§ DIRECTIONS FOR THIS TASK
Edit the spinning post by rewriting it from "The fiber I" to "a new thing." and changing "partner" to "friend".
(PROVIDED TEXT Opens)
First two photos are of today's yarn, on and off the spindal. The last photo is of yesterday's yarn that I spun on a pencil while I was waiting for my first drop spindal to arrive. I plied it on the spindal once it arrived though. I haven't washed them since it seems like too much effort for a first attempt that I'm not gonna make anything out of.

The fiber I am using is meant for needle felting (we just we had it laying around). It's sort of scratchy and maybe seems to have a short staple length, although idk what is considered short, it's like 2 to 2.5 inches. It took a little preparation to not be super difficult to work with. My first attempt was with the fiber as is but the second time my partner (who is learning to spin at the same time as me! :D) suggested we sort of tear it apart and smoosh it back together into a thin log with the fibers facing the same direction, and that helped us a lot but it has still been a difficult learning process, but I suppose that's to be expected on day one learning a new thing.
(PROVIDED TEXT Closes)
(DATA Opens)
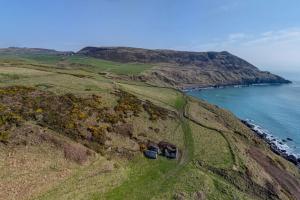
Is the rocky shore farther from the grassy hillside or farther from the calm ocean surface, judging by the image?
the grassy hillside

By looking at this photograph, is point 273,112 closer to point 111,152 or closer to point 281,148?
point 281,148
(DATA Closes)
§ RESPONSE TO THIS EXERCISE
The fiber I am using is meant for needle felting (we just we had it laying around). It's sort of scratchy and maybe seems to have a short staple length, although idk what is considered short, it's like 2 to 2.5 inches. It took a little preparation to not be super difficult to work with. My first attempt was with the fiber as is but the second time my friend (who is learning to spin at the same time as me! :D) suggested we sort of tear it apart and smoosh it back together into a thin log with the fibers facing the same direction, and that helped us a lot but it has still been a difficult learning process, but I suppose that's to be expected on day one learning a new thing.